**YOUR ASSIGNMENT**
Write the next part of the article on moving from development into design, picking up after its last sentence.

**DOCUMENT TEXT**
^^^^^^^^

Making the Transition from Development to Design

Translated by Sola   |   ORIGINAL switch language

A couple months ago, a person emailed me asking for tips for transitioning to design from a development background. As someone who had loosely gone through the same path (from programming to design to programming then back to design), I wanted to share any advice I could possibly give. After writing the letter, I thought it may be useful to a few other people out there. So if you are a developer looking to get into design, this is written specifically for you. To preface, this article is not why developers can be good designers. This article does a great job of articulating those ideas. So instead of duplicating good work, I spent time on some ways a developer can get into design.

Before I get into the meat of this response, I highly recommend you start your transition in the software design world (e.g., web apps, mobile apps, traditional software, etc.). If that is not the case, I highly recommend you reconsider, at least in the short term. I hold the belief that software design is going to be changing a lot in the next 5 years, and those changes are going to greatly benefit people with development and design skills. I think the future designer is going to look and act a lot more like a design technologist. So don’t look at your current position as a disadvantage, view it as a great starting point towards a complementary vocation.

I tried to put together a list of tips that would have been helpful to know when I first got started. The design technologist role was still taking shape when entered the professional sector and a lot of my own progression was from muddling around in the dark. To be honest, I don’t think I would change that even if I had the opportunity to do so. So, while I believe these tips could be helpful, there is something to be said about just getting yourself lost with the faith that you will find your way out and learn something in the process. If there is one thing to take away from this email, it is to refrain from mentally separating design and development. When you are creating wireframes, you are implying code that needs to be written. When you are coding, you are actualizing user experiences. To mentally separate each process is the first step towards viewing the creation of software as an assembly-line process. We have a lot of horrendous software due to that line of thinking.

Remember, these are tips based on my personal philosophy and things that have shaped my approach. A lot of the thoughts below are opinions that a lot of other designers may disagree with. That’s what makes this topic so interesting.

Tip #1: Don’t stop building things

It will not be long before anyone designing software will require an understanding of how to make software. I have been saying this for nearly half a decade and it is finally starting to play out. Developers interested in design do not realize their development background is their greatest asset. Designers will be desperately working to have the skills you already have.

It is important to keep your development skills honed. If your goal is to shift your emphasis towards design, your day-to-day development tasks may change but they can still be used. The most obvious area where they can be used productively is prototyping. As interaction design becomes increasingly complex, prototypes will become a greater necessity. Your coding background will allow you to make more sophisticated, accurate and (hopefully) insightful prototypes. Ultimately, the real goal is to see no difference between your development and design skills. The skills gained from each focus are connected, interdependent and equally important towards making good software.

Tip #2: Learn design in order of dependency

Trying to tackle the entire universe of design at once will set you up for failure. I highly suggest easing into the process. A great way to do this is to start at what is most vital for software (its function) to what makes it delightful to use (its form). A worthwhile read on this subject can be found here. I decided to modify the author’s hierarchy a bit for our case (if you’ve looked at the diagram from the link provided, the list below starts at the bottom and moves up):

These steps gradate from the rational to the emotional. Learning design by progressing through these steps is optimal for two reasons. The first reason is that each tier is dependent on its predecessor—for instance, learning visual design without a strong understanding of interaction design will lead to poor output. The second reason is that this transition gradually moves you from pure logical, quantitative thinking to more qualitative, aesthetic thinking.

^^^^^^^^

**Short text snippets from websites**

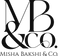 Misha Bakshi &amp; Co. - Home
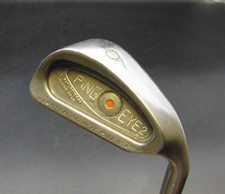 Ping Eye2 Orange Dot 6 Iron
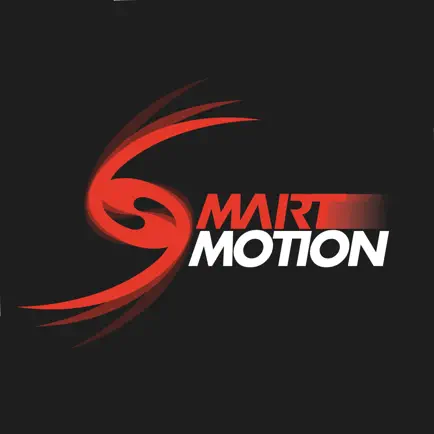 SMARTMOTION Читы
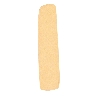De Houtwagen | houten letter I | houten letters | € 0,40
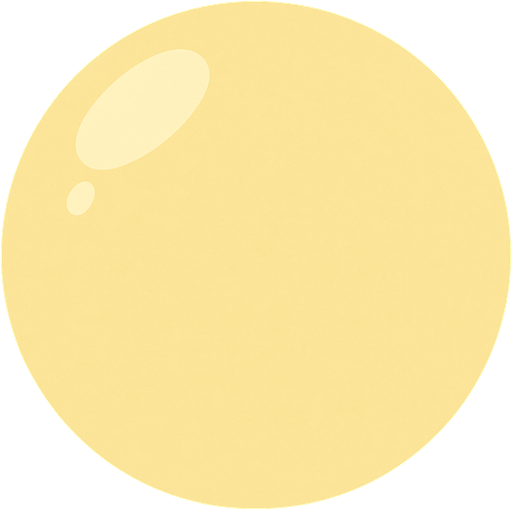 Açık renk olsun tek renk olsun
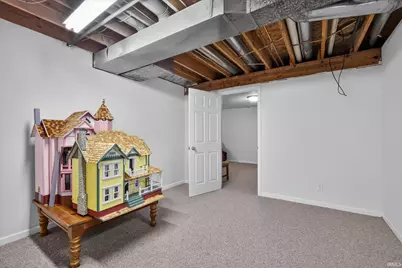 10021 Ashwood Forest Drive, Osceola, IN 46561 - Photo 21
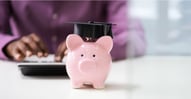 How Student Loan Forgiveness Could Affect Credit Scores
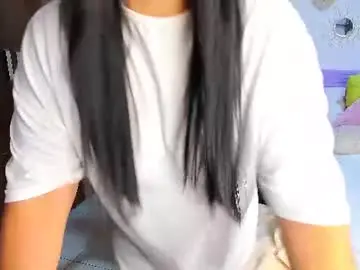 Chaturbate Watch Live Sex Cams of bonny_greylm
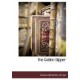 The Golden Slipper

^^^^^^^^

**SOLVED EXERCISE**
The first two steps (design for reliability and design for performance) will probably be areas you’re familiar with. However, it is important to understand how much design can impact the reliability and performance of software. Designing for organization is all about information architecture and content hierarchy. Designing for order and structure relates to traditional interface design (which is traditionally represented with wireframes). Designing for interaction, determines the details of how a human being actually uses software (translating a static interface into a rich interactive experience). Designing for aesthetics is obviously visual/motion design. There are ample material for each of these areas which will be easy enough to find—this article is not about detailing every step, it’s about explaining the progression of learning.

There is another step which does not exist on the pyramid, and it is arguably the most important. The last step is to learn to use all the skills concurrently. The end goal is to not treat these facets of design as separate steps, but as variables in a complex equation that is accounted for throughout the entire process. While the hierarchy of design needs will continue in the order illustrated, the aggregate of all skills are used to solve each need.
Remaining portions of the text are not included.